Prentiss Haney - Cincinnati, Ohio
“We don’t have the luxury to sit and wait for things to change so people like my mom and sister, who do the hard work of caregiving each and every day, can be heard. We can’t sit on the sidelines--we need to join the fight for fair maps to make sure our voices are heard. No one else is coming to save our democracy except us.”
I’m a firm believer that every vote and every voice should count--that’s the foundation of our democracy. But the truth is that many of us, especially in the Black community, are not heard because politicians have tilted the scales of the democratic process through unfair maps that weaken the power of our votes. They’re gerrymandering districts so they can basically select voters who will keep them in office--and when this happens, those lawmakers often ignore us and the issues we care about.
My mom and sister work in the care economy and my grandmother is retired. We need much better infrastructure to care for elderly folks, as well as young children. There are hundreds of thousands of women of color just like my mom who are fighting for better resources for her patients and also for herself, so she can live and retire in dignity after a lifetime spent caring for others. Many services are not accessible and people continue to struggle; It’s not because they don’t use their voice and vote, it's because there are politicians in our Statehouse who have decided their voices shouldn't matter. That's not how democracy is supposed to work.
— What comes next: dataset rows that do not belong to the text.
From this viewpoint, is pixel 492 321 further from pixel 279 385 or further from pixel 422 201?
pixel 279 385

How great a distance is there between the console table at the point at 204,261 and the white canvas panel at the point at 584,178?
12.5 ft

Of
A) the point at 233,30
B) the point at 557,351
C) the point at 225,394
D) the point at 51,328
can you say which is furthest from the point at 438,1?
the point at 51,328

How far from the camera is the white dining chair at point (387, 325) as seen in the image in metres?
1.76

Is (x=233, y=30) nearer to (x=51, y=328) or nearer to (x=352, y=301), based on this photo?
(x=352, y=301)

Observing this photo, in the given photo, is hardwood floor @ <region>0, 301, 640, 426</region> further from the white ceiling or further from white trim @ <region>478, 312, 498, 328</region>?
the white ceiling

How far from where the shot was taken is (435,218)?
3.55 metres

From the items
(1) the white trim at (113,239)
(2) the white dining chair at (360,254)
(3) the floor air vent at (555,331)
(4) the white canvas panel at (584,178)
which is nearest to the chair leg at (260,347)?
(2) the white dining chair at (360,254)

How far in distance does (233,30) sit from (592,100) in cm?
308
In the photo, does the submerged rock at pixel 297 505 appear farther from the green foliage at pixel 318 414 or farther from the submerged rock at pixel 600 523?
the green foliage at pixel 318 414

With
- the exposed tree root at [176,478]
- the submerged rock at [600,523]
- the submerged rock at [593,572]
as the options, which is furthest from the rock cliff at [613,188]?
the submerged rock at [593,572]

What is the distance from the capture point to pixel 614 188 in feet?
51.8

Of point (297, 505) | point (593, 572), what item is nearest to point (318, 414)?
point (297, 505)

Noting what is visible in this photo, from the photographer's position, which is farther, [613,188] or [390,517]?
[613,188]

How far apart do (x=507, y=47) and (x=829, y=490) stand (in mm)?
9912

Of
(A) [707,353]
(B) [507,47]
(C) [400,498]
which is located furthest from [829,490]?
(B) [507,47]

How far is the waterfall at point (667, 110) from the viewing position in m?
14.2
Our democracy is in crisis. Folks like my mom, who work six days a week, 12 hours a day in service and caregiving, can't afford for lawmakers to ignore their voices. And she’s just one of countless others, mostly women of color, who deserve to be heard. Fair maps mean that her voice matters as much as the person who lives two or 10 miles from her and earns four times as much. That is how democracy is supposed to work. But right now, the process is broken and it pushes people to the margins, encourages them not to engage, and can even criminalize participation.
We don’t have the luxury to sit and wait for things to change so people like my mom and sister, who do the hard work of caregiving each and every day, can be heard. We can’t sit on the sidelines--we need to join the fight for fair maps to make sure our voices are heard. No one else is coming to save our democracy except us.